By the end of the game, the Nationals' eighth-inning rally against Milwaukee closer Josh Hader -- which culminated with right fielder Trent Grisham making an error on a Juan Soto single, swinging the game from a 3-1 Brewers lead to a 4-3 Nationals lead -- had overshadowed that Martinez did indeed use Strasburg in relief of Scherzer, and thus set up his club for a trip to the NL Divisional Series, where they'll face the seemingly unbeatable Los Angeles Dodgers.

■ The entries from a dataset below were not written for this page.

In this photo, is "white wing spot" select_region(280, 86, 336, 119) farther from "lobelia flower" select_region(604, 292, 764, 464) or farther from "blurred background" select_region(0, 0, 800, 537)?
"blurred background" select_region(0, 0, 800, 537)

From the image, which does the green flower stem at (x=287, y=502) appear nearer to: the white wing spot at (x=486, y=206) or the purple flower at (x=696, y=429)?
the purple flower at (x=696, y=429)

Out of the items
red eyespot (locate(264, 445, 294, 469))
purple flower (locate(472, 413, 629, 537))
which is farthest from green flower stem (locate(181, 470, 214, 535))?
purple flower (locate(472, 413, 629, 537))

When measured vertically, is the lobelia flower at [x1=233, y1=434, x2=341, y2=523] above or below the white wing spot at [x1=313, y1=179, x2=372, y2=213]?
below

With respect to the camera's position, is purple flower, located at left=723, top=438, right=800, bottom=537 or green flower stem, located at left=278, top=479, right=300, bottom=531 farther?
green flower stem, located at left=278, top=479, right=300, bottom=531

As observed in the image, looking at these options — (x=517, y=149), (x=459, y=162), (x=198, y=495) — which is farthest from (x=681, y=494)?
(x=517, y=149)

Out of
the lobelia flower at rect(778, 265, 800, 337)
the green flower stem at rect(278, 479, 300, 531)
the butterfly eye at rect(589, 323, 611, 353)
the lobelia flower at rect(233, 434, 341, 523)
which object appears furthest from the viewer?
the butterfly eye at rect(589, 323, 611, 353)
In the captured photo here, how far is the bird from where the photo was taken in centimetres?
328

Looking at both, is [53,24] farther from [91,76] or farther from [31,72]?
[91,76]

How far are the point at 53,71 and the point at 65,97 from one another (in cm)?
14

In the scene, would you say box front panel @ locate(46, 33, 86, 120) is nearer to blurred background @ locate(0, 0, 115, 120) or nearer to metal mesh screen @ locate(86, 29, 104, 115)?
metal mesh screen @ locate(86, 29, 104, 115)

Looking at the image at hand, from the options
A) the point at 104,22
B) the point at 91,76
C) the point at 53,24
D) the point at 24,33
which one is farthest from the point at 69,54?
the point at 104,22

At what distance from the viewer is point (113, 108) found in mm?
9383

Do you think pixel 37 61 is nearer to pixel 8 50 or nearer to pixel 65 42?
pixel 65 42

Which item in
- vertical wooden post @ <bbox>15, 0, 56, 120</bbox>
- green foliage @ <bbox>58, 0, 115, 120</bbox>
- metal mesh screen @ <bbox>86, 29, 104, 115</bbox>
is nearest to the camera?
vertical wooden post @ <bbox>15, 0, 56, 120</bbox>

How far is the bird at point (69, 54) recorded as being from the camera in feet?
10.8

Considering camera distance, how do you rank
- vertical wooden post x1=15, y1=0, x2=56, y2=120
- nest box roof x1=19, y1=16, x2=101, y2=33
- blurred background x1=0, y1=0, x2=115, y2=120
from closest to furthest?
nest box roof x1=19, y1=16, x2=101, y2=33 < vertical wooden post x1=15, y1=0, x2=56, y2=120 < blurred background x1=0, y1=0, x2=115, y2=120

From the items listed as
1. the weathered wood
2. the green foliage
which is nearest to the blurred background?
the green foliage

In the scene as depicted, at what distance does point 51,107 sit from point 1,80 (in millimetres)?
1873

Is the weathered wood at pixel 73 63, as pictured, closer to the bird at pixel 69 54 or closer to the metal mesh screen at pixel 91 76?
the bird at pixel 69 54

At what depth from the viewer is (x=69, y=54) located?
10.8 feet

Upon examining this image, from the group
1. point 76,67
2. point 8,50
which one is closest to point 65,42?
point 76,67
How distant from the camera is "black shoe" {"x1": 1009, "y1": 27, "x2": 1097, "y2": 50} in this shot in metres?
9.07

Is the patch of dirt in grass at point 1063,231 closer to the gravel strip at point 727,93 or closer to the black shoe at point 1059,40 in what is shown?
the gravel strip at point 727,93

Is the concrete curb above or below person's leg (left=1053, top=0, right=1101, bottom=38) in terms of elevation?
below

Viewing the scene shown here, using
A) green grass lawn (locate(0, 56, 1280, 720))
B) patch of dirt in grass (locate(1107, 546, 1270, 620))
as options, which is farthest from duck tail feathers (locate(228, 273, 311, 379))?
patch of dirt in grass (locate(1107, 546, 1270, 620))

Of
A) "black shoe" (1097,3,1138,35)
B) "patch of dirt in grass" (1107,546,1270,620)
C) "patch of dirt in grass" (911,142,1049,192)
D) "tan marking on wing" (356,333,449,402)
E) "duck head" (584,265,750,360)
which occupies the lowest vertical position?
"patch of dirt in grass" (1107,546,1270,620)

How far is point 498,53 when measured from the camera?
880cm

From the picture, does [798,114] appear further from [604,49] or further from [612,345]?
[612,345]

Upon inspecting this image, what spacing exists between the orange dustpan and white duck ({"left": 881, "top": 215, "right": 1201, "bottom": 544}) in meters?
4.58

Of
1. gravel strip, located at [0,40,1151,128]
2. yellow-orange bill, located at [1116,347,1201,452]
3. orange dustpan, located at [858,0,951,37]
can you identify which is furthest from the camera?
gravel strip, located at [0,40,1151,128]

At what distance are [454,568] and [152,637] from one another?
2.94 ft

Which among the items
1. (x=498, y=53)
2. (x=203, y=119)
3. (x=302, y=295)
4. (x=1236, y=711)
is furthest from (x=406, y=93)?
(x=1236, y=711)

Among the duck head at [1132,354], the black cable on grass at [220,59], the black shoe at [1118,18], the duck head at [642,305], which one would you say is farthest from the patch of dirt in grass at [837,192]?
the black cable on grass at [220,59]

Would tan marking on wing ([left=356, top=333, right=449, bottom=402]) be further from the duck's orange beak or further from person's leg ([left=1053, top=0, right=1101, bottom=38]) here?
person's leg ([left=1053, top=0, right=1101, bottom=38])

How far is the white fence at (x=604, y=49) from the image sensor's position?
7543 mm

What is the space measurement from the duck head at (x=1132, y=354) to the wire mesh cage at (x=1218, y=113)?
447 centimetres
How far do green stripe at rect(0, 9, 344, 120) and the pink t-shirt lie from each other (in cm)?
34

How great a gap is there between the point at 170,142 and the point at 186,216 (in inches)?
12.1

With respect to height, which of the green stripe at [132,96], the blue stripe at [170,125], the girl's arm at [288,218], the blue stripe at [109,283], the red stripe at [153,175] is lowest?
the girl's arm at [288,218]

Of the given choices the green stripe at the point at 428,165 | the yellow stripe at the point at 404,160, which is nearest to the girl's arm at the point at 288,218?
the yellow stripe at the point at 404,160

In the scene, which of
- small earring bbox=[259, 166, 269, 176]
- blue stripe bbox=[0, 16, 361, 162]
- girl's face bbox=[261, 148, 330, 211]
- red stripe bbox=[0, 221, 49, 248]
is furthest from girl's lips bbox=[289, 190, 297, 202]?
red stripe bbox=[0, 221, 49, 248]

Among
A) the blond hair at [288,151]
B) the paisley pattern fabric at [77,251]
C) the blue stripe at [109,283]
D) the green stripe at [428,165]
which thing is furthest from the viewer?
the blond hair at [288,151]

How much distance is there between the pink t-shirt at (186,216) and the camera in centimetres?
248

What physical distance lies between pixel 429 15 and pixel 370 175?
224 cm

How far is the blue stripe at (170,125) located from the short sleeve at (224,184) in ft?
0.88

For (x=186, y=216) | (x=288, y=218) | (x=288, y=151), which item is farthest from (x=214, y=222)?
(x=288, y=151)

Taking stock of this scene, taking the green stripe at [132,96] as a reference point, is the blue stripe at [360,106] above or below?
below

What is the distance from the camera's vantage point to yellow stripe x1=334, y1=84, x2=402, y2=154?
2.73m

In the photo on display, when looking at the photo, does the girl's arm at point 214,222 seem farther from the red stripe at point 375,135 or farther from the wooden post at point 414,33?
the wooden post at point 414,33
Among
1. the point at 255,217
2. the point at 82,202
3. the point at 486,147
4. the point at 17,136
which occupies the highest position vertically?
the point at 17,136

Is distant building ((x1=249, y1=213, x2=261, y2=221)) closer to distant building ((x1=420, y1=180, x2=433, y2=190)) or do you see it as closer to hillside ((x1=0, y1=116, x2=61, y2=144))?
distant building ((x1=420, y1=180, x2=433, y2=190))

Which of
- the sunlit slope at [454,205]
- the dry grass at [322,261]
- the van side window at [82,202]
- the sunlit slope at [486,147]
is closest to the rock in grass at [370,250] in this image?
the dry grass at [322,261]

To some extent, if any NL club is up for the challenge -- and let's be clear, the Dodgers winning the pennant has been treated as a near-fait accompli -- then it might be the Nationals. Yes, the team who needed an act of providence to advance to the matchup in the first place.
Remember, though, that while the Dodgers had the best run differential in the NL (274), the Nationals had the second-best, at 149. That's still a ridiculous gap -- larger than the Nos. 1 and 2 distinction indicates. But there are other factors at play suggesting the Nationals have a shot.
The Nationals, foremost, have the ability to match the Dodgers' fearsome rotation -- yes, even after using two of their three aces on Tuesday. That's because the Nationals can start Patrick Corbin in Game 1 on Thursday before potentially running out Strasburg in Friday's Game 2 on short rest if they so desired -- Strasburg threw 34 pitches on Tuesday. Scherzer would then be able to take the ball in Game 3, with Anibal Sanchez slotting in as the Game 4 starter -- unless the need arises to recall Corbin in an elimination-game scenario.
Of course it's possible the Nationals opt against using Strasburg in such an aggressive manner and just turn to Sanchez in Game 2. That's to be seen, and certainly no one could fault them for prioritizing Strasburg's long-term well being -- and no, the potential that he opts-out at season's end shouldn't give the Nationals a license to abuse his arm this postseason.
Regardless of how the rotation works out, the Nationals do appear to have a lineup that can hang with the Dodgers -- they rank first and third in the NL in adjusted weighted runs created, a FanGraphs-calculated figure that contextualizes numbers based on ballpark.
In the end, the bullpens could serve as the X-factors. It's worth noting that Washington turned to right-hander Daniel Hudson for the ninth rather than their standard closer Sean Doolittle. Perhaps Martinez was committed to getting Hudson into the game after warming him up so many times, but Doolittle had an uncharacteristically shaky season. (Being fair, Doolittle did pitch better after returning from the injured list in September, and was warming in the ninth.)
Obviously there's more to a bullpen than the ninth, and that's where things will get tricky for the Nationals. Mike Rizzo overhauled his bullpen last winter and again this summer, but the club could be dependent on the likes of Fernando Rodney, Wander Suero and Tanner Rainey -- who walked seven batters per nine -- in high-leverage spots versus the best team in the league.
The Nationals, then, will need their aces to pitch as they have all season -- well and deep into games -- and will need their lineup to find ways to score against the Dodgers' excellent trio of Hyun-jin Ryu, Walker Buehler and Clayton Kershaw. That sounds so easy on paper; it won't be in practice. But that looks like what it'll take for the Nationals to knock off the Dodgers and earn the first postseason series victory in franchise history.